Stored data:
▶

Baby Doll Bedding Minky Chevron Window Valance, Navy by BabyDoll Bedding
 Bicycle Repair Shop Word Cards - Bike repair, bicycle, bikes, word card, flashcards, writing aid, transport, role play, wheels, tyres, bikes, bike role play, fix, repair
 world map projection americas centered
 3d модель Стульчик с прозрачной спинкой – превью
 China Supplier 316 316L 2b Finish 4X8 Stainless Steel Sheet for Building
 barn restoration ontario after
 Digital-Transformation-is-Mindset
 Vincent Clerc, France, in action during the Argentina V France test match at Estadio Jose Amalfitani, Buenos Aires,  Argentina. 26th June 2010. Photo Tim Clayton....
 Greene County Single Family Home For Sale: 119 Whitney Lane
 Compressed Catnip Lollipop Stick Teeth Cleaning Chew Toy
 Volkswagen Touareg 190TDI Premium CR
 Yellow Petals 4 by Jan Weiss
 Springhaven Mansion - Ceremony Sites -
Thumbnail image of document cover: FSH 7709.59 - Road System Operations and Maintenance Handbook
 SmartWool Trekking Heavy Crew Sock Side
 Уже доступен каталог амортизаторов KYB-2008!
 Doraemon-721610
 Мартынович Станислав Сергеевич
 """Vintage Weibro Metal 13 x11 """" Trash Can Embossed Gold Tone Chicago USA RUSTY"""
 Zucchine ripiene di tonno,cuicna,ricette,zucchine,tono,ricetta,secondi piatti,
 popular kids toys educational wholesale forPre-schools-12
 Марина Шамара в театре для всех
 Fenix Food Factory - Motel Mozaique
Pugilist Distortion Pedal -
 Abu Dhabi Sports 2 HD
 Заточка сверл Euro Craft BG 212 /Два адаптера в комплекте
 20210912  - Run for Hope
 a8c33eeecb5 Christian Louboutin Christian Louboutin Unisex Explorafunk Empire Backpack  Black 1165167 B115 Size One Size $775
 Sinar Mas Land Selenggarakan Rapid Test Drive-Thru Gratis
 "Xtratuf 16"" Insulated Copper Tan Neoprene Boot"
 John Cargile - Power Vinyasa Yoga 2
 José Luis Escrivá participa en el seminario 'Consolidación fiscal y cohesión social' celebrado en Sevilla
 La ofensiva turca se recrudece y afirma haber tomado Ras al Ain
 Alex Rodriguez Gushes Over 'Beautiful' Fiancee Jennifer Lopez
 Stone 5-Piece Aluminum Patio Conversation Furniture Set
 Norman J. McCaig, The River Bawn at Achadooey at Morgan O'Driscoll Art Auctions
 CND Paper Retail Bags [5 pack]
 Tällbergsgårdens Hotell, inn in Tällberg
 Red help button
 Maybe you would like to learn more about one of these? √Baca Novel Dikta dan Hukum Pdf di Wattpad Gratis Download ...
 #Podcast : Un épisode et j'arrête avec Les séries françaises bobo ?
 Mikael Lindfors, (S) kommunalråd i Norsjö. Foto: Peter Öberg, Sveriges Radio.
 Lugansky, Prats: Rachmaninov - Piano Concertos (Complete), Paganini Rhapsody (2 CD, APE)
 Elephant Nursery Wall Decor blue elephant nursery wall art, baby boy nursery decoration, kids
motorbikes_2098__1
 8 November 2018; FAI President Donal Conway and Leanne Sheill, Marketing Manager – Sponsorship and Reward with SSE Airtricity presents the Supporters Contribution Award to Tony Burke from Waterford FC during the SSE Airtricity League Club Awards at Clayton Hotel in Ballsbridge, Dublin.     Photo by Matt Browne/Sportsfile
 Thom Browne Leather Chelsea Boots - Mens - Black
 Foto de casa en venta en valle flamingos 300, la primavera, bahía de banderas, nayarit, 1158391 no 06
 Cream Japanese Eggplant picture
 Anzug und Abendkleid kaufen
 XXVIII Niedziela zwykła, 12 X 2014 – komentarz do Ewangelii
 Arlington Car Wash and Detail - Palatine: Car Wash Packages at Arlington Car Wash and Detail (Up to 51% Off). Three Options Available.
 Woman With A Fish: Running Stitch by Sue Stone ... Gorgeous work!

◀

→ What this task involves
All lines above from the line with "Lugansky, Prats: Rachmaninov" through the line with "8 November 2018;", both included, are to be set down exactly, with nothing else.

→ Task answer
 Lugansky, Prats: Rachmaninov - Piano Concertos (Complete), Paganini Rhapsody (2 CD, APE)
 Elephant Nursery Wall Decor blue elephant nursery wall art, baby boy nursery decoration, kids
motorbikes_2098__1
 8 November 2018; FAI President Donal Conway and Leanne Sheill, Marketing Manager – Sponsorship and Reward with SSE Airtricity presents the Supporters Contribution Award to Tony Burke from Waterford FC during the SSE Airtricity League Club Awards at Clayton Hotel in Ballsbridge, Dublin.     Photo by Matt Browne/Sportsfile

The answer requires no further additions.